Damiana is a dried botanical herb from Turnera diffusa, a small shrub native to Central and South America, traditionally used across Mexico and the Caribbean as an aphrodisiac and gentle tonic. At Azarius we stock damiana in two formats: the raw cut leaf and a concentrated 10x extract. Buy damiana online from the world's first smartshop — shipping across the EU since 1999. Written for adults 18+.
Buy Damiana — Leaf vs Extract Buying Guide
The choice comes down to two formats: loose dried leaf, or a resin-style concentrate. Both are Turnera diffusa, both have the same traditional use, but they behave very differently once you've got them in the kitchen. Leaf is the flexible, hands-on option. Extract is the concentrated, measure-and-done option. That's basically the whole decision.
Damiana has been chewed, brewed and smoked for centuries in its native range — Mexican herbalists have written about it since at least the 1870s, and it still turns up in traditional liqueurs like Guaycura. The cut leaf is what you'll find in herbalist shops across Oaxaca; the standardised extract is a newer, European-style preparation made for people who want consistency from cup to cup.
Damiana Leaf vs Damiana Extract — At a Glance
| Format | Strength | Best for | Preparation |
|---|---|---|---|
| Cut leaf | Standard (1x) | Tea drinkers, smoking blends, tincture-makers, first-time buyers | Brew, roll, or steep in alcohol |
| 10x extract | Ten times concentrated | Experienced users who want a stronger cup without drinking a pot of tea | Brew a small pinch into hot water |
If you're new to the herb, get the leaf. It's the traditional format, it smells fantastic (warm, slightly bitter, a bit like chamomile's moodier cousin), and you can experiment — one batch as tea, another rolled into a herbal smoking mix with mullein or raspberry leaf, a third jarred up with vodka as a homemade tincture. The extract is the shortcut. Same plant, less volume, stronger cup.
What We Carry
- Damiana leaves — dried cut-and-sifted Turnera diffusa for tea, smoking blends, or tinctures. Start here if you've never tried the herb.
- Damiana 10x extract — a concentrated preparation for a quicker, stronger brew.

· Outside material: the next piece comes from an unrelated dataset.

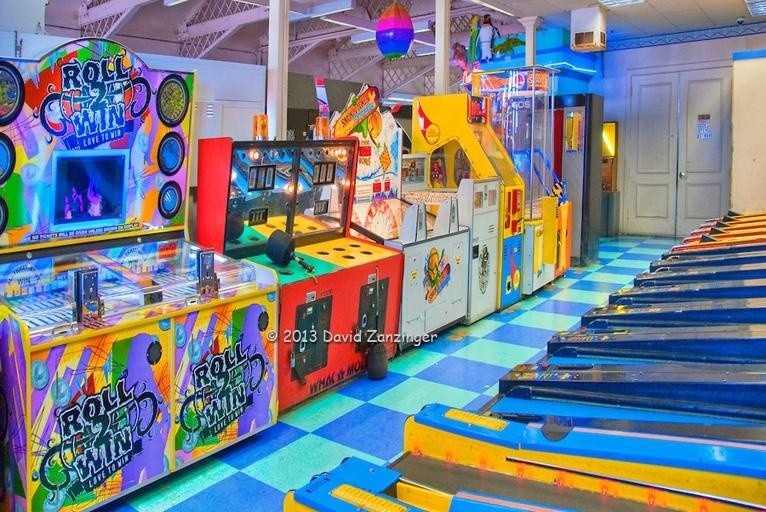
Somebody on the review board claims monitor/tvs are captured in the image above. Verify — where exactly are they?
[49,152,129,234]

How to Choose Your Damiana
Honest opinion from behind the counter: 9 out of 10 first-time buyers should order the leaf. It's cheaper per serving, more versatile, and it teaches you what damiana actually tastes and feels like at baseline. Once you know the herb, the 10x is a sensible upgrade — especially if you're making tea daily and don't want a kitchen cupboard full of dried leaf.
A few things to weigh before you buy:
- How you'll use it. Smoking blends and tinctures need loose leaf — extracts don't roll or macerate well.
- Taste tolerance. Damiana is pleasantly bitter-floral. Extracts concentrate the bitterness too. Honey helps.
- Storage space. Leaf takes up volume. Extract is compact, which matters if you're ordering other herbs alongside it.
- Budget per cup. Gram-for-gram the extract looks pricier, but you use far less per serving — work it out per cup, not per gram.
When in doubt, start with the leaf. You can always order the extract next round.
Frequently Asked Questions
What's the difference between damiana leaf and damiana 10x extract?
The leaf is the raw dried herb; the 10x is a concentrated preparation where roughly ten parts leaf have been reduced to one part extract. Same plant, same traditional use — the extract just gives you a stronger cup from a smaller pinch. Leaf is more versatile (tea, smoking blends, tinctures); extract is more convenient for daily tea drinkers.
Can I smoke damiana leaves?
Yes — damiana is one of the classic herbs used in tobacco-free smoking blends, usually mixed with mullein, raspberry leaf, or mugwort. You'll want the cut leaf for this; the extract is designed for brewing, not rolling. Traditional smoking blends in Mexico have used damiana for well over a century.
Is damiana the same as Turnera diffusa?
Yes. Turnera diffusa is the botanical name for the damiana shrub, native to Mexico, Central America and the Caribbean. Any reputable damiana product — leaf or extract — should list Turnera diffusa on the label. If it doesn't, be sceptical.
Which damiana should I buy first?
Get the loose leaf. It's the traditional format, it's more flexible (tea, smoking, tincture), and it gives you a proper sense of the herb before you commit to a concentrate. Once you know you like damiana, the 10x extract is a sensible second order if you're brewing daily.